### Written instruction
Repeat the records word for word from their start up to and including the line with "147L165 146L143 156L140". Leave the pictures out of your answer.

================

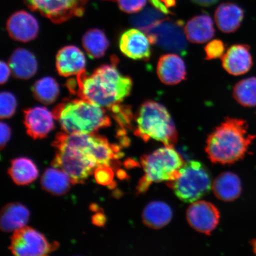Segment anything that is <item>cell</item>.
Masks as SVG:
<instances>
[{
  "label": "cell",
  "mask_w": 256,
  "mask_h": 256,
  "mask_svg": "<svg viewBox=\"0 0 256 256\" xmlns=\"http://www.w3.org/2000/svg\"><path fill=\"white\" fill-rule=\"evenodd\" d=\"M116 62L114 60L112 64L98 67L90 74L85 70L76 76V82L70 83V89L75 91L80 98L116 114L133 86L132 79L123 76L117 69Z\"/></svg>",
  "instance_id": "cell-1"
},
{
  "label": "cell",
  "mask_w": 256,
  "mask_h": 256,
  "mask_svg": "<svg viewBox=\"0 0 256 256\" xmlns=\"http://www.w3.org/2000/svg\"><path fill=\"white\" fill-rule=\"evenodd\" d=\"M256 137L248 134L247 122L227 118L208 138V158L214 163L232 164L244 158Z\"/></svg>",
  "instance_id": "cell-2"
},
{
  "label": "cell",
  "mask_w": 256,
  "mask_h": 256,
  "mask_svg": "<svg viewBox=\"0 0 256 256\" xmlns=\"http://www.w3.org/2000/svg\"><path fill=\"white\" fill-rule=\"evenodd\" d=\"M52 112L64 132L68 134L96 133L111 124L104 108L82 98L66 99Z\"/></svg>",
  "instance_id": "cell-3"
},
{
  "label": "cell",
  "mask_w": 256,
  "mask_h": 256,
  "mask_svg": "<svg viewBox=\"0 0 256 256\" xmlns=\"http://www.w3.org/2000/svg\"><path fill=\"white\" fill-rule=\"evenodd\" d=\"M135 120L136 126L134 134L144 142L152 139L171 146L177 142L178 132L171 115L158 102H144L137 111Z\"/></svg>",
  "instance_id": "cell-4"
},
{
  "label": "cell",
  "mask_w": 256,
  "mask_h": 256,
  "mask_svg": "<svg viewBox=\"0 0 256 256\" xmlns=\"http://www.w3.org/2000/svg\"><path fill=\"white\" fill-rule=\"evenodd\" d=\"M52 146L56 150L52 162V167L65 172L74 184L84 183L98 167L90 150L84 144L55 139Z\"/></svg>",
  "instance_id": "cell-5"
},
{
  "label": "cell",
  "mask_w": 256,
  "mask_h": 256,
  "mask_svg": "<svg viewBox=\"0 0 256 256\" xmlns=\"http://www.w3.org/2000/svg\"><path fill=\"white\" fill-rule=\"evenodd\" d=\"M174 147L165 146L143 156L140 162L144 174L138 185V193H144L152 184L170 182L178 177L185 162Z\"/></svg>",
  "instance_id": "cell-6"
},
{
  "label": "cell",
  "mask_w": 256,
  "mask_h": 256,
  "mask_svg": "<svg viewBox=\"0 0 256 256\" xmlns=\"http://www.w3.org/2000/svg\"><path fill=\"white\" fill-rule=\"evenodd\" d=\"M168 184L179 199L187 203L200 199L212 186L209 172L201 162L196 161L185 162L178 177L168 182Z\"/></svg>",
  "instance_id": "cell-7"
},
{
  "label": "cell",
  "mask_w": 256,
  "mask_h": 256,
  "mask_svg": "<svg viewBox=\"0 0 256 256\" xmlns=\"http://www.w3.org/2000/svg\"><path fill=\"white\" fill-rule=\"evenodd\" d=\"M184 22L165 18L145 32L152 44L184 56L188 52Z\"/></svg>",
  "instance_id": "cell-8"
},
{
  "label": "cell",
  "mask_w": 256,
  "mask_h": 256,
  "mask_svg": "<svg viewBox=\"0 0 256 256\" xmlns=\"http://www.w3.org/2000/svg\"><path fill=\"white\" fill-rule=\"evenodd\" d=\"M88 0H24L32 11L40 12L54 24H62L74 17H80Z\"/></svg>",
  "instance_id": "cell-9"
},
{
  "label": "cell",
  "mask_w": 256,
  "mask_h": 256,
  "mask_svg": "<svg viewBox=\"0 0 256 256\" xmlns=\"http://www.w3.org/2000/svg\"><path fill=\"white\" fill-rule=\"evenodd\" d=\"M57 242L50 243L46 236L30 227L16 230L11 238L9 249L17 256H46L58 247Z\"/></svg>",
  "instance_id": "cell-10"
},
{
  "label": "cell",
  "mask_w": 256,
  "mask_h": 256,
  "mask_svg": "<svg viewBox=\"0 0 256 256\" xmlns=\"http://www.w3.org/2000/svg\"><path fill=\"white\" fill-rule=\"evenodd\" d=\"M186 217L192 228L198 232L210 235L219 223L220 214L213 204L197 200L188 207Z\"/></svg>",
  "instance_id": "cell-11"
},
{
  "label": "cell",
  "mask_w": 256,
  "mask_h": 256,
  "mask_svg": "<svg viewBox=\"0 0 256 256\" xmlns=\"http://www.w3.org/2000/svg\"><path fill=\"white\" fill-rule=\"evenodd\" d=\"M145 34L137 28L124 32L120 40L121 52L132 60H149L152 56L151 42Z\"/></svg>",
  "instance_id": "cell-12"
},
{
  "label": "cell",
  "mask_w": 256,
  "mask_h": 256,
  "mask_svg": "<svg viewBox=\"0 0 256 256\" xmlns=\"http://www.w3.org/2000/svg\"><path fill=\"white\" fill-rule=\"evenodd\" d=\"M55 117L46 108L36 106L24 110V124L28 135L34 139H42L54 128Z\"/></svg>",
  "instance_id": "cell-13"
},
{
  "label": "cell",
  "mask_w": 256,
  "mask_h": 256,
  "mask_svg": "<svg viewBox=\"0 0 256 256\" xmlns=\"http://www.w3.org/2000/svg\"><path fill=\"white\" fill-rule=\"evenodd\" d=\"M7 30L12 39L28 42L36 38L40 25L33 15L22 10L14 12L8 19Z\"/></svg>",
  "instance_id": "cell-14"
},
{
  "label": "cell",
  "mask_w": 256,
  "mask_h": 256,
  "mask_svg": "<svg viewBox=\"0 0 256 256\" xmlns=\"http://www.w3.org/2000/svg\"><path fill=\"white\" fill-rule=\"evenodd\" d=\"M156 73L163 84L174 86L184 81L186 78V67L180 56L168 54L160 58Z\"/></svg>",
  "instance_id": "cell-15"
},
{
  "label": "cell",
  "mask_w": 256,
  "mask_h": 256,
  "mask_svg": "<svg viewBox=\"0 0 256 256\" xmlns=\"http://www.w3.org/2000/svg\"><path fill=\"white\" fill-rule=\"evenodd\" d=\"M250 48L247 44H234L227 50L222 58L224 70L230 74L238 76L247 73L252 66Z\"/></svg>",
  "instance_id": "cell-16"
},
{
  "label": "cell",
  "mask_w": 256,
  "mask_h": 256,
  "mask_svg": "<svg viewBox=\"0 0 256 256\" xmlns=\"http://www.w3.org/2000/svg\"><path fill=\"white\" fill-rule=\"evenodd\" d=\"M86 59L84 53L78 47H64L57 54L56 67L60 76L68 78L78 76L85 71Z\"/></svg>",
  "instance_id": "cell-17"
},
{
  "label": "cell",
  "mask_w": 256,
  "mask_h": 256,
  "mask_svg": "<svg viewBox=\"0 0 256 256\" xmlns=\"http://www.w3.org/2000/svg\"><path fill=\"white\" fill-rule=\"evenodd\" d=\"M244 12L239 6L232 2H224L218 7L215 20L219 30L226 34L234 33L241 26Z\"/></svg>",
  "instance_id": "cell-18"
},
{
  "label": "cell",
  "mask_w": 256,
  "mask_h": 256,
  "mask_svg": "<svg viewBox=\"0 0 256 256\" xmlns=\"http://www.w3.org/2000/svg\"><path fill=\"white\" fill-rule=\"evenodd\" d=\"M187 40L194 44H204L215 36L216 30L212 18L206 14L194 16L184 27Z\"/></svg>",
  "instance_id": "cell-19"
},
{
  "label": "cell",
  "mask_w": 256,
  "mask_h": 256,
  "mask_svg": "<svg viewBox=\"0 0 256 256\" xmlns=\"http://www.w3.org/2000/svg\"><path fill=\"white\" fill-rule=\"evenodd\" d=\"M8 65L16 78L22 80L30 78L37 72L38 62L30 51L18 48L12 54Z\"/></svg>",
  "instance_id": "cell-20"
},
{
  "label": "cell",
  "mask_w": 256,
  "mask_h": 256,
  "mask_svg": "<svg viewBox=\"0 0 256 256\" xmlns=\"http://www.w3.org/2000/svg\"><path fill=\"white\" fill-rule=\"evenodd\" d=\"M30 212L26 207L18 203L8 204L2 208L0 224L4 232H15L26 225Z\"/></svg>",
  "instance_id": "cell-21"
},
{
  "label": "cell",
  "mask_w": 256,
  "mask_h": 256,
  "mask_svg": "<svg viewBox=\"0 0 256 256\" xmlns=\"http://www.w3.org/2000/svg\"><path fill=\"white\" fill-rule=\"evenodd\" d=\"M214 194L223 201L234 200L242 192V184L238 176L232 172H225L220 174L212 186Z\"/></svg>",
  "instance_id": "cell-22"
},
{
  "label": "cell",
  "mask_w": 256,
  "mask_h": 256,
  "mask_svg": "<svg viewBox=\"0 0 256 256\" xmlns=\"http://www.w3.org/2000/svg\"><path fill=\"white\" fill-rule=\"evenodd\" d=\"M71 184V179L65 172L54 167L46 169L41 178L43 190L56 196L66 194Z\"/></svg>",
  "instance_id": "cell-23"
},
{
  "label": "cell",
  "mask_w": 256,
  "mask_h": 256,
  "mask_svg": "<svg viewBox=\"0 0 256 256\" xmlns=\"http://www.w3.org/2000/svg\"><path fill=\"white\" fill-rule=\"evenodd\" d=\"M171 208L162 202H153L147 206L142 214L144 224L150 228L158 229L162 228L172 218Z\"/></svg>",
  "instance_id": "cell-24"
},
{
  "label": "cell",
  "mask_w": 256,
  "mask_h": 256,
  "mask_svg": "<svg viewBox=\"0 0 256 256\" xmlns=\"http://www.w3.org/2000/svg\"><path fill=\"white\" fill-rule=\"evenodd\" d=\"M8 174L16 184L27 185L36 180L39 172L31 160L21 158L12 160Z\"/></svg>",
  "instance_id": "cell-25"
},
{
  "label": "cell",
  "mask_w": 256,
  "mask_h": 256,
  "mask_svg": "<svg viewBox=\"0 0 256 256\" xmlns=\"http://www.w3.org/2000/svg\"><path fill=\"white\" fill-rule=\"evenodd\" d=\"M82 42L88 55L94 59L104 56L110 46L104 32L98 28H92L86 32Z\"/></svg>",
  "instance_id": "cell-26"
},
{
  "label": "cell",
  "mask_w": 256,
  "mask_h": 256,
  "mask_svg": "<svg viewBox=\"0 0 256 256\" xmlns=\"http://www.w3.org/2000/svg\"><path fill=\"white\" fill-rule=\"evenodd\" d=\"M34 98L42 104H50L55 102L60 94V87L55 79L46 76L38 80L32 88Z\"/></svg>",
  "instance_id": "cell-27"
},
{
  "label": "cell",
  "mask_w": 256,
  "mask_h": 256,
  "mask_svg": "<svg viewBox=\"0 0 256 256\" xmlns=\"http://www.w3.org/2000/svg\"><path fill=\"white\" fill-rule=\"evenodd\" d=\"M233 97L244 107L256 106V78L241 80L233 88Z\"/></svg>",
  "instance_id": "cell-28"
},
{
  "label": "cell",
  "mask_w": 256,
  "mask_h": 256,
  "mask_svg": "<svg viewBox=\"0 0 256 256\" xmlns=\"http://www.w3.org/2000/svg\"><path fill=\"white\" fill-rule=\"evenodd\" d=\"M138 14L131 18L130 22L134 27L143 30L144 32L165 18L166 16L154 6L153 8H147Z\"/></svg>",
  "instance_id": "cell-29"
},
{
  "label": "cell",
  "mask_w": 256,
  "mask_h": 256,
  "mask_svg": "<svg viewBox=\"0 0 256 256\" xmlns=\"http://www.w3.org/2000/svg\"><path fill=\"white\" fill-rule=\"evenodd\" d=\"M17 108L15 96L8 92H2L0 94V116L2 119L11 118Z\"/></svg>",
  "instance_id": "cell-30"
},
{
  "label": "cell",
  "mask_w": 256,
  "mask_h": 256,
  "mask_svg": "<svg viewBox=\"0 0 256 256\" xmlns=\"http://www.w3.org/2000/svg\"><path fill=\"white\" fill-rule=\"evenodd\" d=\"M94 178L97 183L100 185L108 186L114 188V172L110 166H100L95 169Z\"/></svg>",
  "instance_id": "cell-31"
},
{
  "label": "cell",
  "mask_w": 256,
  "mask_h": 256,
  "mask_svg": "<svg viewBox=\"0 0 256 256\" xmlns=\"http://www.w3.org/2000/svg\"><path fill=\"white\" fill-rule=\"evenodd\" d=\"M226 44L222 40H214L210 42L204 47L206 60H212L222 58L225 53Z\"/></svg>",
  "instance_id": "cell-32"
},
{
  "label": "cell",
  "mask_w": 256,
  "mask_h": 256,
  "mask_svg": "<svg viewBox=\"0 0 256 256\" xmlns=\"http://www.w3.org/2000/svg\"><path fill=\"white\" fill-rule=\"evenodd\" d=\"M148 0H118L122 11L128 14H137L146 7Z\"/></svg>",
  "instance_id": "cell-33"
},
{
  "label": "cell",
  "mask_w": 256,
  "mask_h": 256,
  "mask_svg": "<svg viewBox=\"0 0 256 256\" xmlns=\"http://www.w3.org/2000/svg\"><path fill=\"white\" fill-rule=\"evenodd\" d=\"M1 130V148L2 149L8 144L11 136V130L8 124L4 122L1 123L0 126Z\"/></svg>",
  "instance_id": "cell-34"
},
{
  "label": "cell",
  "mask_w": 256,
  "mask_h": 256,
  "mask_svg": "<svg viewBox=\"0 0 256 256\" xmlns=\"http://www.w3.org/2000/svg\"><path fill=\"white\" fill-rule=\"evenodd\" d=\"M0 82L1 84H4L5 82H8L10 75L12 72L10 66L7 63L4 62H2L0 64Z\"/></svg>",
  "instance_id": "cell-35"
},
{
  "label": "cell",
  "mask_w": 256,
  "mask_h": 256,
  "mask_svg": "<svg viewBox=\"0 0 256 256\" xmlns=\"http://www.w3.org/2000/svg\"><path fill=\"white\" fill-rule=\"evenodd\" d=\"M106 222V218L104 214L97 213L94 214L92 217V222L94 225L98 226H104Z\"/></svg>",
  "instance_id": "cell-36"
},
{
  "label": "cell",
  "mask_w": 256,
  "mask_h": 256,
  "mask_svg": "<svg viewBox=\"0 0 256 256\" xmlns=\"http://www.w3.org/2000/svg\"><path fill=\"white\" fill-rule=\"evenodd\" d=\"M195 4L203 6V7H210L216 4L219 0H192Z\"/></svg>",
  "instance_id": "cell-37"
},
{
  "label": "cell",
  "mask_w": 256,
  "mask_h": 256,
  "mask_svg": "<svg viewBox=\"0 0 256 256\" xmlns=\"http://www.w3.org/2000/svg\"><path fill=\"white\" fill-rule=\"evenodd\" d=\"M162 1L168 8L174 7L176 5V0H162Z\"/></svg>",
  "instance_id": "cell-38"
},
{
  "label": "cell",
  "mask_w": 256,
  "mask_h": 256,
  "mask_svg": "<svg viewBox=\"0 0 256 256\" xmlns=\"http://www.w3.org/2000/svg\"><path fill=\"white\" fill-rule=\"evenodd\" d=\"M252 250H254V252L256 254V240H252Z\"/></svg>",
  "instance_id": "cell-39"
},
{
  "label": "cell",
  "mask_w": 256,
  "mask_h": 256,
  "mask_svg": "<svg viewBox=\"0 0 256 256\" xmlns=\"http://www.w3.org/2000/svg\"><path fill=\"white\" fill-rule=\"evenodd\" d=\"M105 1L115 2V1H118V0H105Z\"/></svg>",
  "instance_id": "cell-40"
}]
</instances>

================

### Exercise answer
Segment anything that is <item>cell</item>.
Masks as SVG:
<instances>
[{
  "label": "cell",
  "mask_w": 256,
  "mask_h": 256,
  "mask_svg": "<svg viewBox=\"0 0 256 256\" xmlns=\"http://www.w3.org/2000/svg\"><path fill=\"white\" fill-rule=\"evenodd\" d=\"M116 62L114 60L112 64L98 67L90 74L85 70L76 76V82L70 83V89L75 91L80 98L116 114L133 86L132 79L123 76L117 69Z\"/></svg>",
  "instance_id": "cell-1"
},
{
  "label": "cell",
  "mask_w": 256,
  "mask_h": 256,
  "mask_svg": "<svg viewBox=\"0 0 256 256\" xmlns=\"http://www.w3.org/2000/svg\"><path fill=\"white\" fill-rule=\"evenodd\" d=\"M256 137L248 134L247 122L227 118L208 138V158L214 163L232 164L244 158Z\"/></svg>",
  "instance_id": "cell-2"
},
{
  "label": "cell",
  "mask_w": 256,
  "mask_h": 256,
  "mask_svg": "<svg viewBox=\"0 0 256 256\" xmlns=\"http://www.w3.org/2000/svg\"><path fill=\"white\" fill-rule=\"evenodd\" d=\"M52 112L64 132L68 134L96 133L111 124L104 108L82 98L66 99Z\"/></svg>",
  "instance_id": "cell-3"
},
{
  "label": "cell",
  "mask_w": 256,
  "mask_h": 256,
  "mask_svg": "<svg viewBox=\"0 0 256 256\" xmlns=\"http://www.w3.org/2000/svg\"><path fill=\"white\" fill-rule=\"evenodd\" d=\"M135 120L136 126L134 134L144 142L152 139L171 146L177 142L178 132L171 115L158 102H144L137 111Z\"/></svg>",
  "instance_id": "cell-4"
},
{
  "label": "cell",
  "mask_w": 256,
  "mask_h": 256,
  "mask_svg": "<svg viewBox=\"0 0 256 256\" xmlns=\"http://www.w3.org/2000/svg\"><path fill=\"white\" fill-rule=\"evenodd\" d=\"M52 146L56 150L52 162V167L65 172L74 184L84 183L98 167L90 150L84 144L55 139Z\"/></svg>",
  "instance_id": "cell-5"
},
{
  "label": "cell",
  "mask_w": 256,
  "mask_h": 256,
  "mask_svg": "<svg viewBox=\"0 0 256 256\" xmlns=\"http://www.w3.org/2000/svg\"><path fill=\"white\" fill-rule=\"evenodd\" d=\"M174 147L165 146L143 156L140 162L144 174L138 185V193H144L152 184L170 182L178 177L185 162Z\"/></svg>",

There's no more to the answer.